**Goal:**
Rewrite the listing below, replacing "wrinkled fabric banner" with "crumpled cloth banner" wherever it occurs and keeping everything else the same. Leave the pictures out of your answer.

(Spatial question listing)

◆ ◆ ◆ ◆ ◆

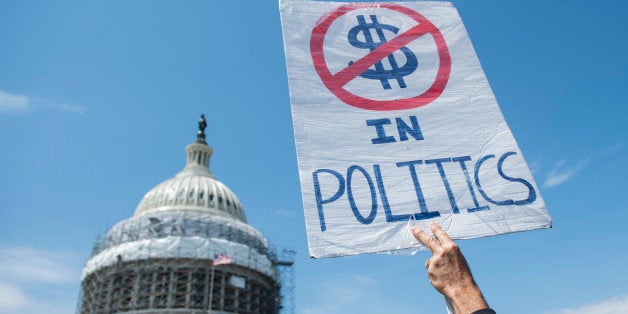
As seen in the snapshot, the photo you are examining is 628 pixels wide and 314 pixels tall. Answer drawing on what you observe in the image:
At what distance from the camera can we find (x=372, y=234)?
3602 millimetres

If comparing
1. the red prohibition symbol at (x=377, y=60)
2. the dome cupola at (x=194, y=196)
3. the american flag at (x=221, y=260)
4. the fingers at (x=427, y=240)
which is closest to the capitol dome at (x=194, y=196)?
the dome cupola at (x=194, y=196)

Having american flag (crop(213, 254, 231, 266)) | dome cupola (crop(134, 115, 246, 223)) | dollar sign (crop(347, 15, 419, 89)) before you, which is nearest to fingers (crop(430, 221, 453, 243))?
dollar sign (crop(347, 15, 419, 89))

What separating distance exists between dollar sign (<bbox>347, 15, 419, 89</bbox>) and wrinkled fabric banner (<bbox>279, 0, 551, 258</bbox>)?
1 cm

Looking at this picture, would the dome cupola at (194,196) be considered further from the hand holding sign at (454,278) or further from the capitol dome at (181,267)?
the hand holding sign at (454,278)

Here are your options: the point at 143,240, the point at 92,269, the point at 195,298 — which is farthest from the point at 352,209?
the point at 92,269

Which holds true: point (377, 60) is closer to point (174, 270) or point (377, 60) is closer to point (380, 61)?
point (380, 61)

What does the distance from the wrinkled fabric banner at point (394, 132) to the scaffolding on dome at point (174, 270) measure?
3948 centimetres

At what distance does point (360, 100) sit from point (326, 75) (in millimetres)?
428

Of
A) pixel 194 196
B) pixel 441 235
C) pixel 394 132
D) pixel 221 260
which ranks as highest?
pixel 194 196

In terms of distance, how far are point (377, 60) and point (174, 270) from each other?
4154 centimetres

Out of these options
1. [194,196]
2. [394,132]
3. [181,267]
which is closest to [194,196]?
[194,196]

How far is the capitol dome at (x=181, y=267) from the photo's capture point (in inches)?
1612

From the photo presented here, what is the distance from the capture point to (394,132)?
13.5 feet

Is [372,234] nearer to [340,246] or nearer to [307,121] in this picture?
[340,246]
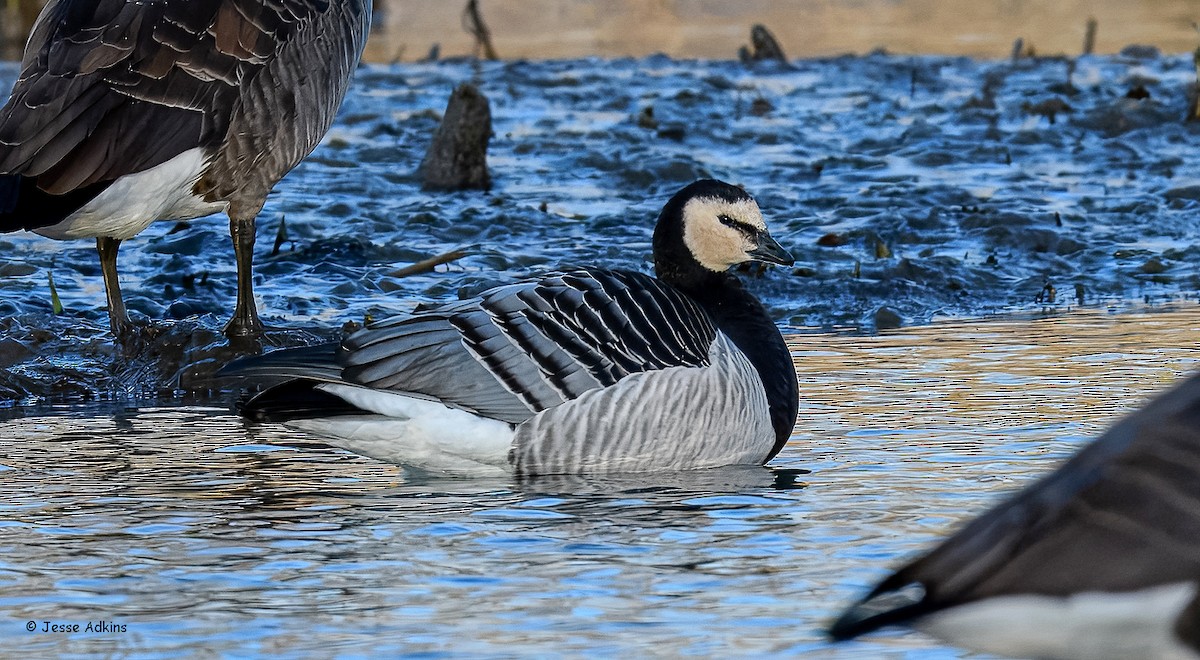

◆ ◆ ◆ ◆ ◆

**Answer for this exercise:**
As seen in the snapshot, the photo you are examining is 628 pixels wide and 314 pixels tall. Answer drawing on what you observe in the image:
At what distance from the camera can we find (x=372, y=234)?
3602 millimetres

If comparing
1. the red prohibition symbol at (x=377, y=60)
2. the dome cupola at (x=194, y=196)
3. the american flag at (x=221, y=260)
4. the fingers at (x=427, y=240)
which is closest to the capitol dome at (x=194, y=196)?
the dome cupola at (x=194, y=196)

Having american flag (crop(213, 254, 231, 266)) | dome cupola (crop(134, 115, 246, 223)) | dollar sign (crop(347, 15, 419, 89)) before you, which is nearest to fingers (crop(430, 221, 453, 243))?
dollar sign (crop(347, 15, 419, 89))

What separating distance exists between dollar sign (<bbox>347, 15, 419, 89</bbox>) and crumpled cloth banner (<bbox>279, 0, 551, 258</bbox>)?
1 cm

Looking at this picture, would the dome cupola at (194,196) be considered further from the hand holding sign at (454,278) or further from the capitol dome at (181,267)?
the hand holding sign at (454,278)

Here are your options: the point at 143,240, the point at 92,269, the point at 195,298 — which is farthest from the point at 352,209?
the point at 92,269

Which holds true: point (377, 60) is closer to point (174, 270) or point (377, 60) is closer to point (380, 61)?
point (380, 61)

What does the distance from the crumpled cloth banner at point (394, 132) to the scaffolding on dome at point (174, 270) measure?
3948 centimetres

At what distance does point (360, 100) sit from point (326, 75) (in millimetres)?
428

Of
A) pixel 194 196
B) pixel 441 235
C) pixel 394 132
D) pixel 221 260
which ranks as highest?
pixel 194 196

In terms of distance, how far are point (377, 60) and point (174, 270) from each other?
4154 centimetres

Out of these options
1. [194,196]
2. [394,132]
3. [181,267]
which is closest to [194,196]?
[194,196]

How far is the capitol dome at (x=181, y=267) from the photo's capture point (in inches)?
1612

From the photo presented here, what is the distance from the capture point to (394,132)?
13.5 feet

Is [372,234] nearer to [340,246] or nearer to [307,121] in this picture?
[340,246]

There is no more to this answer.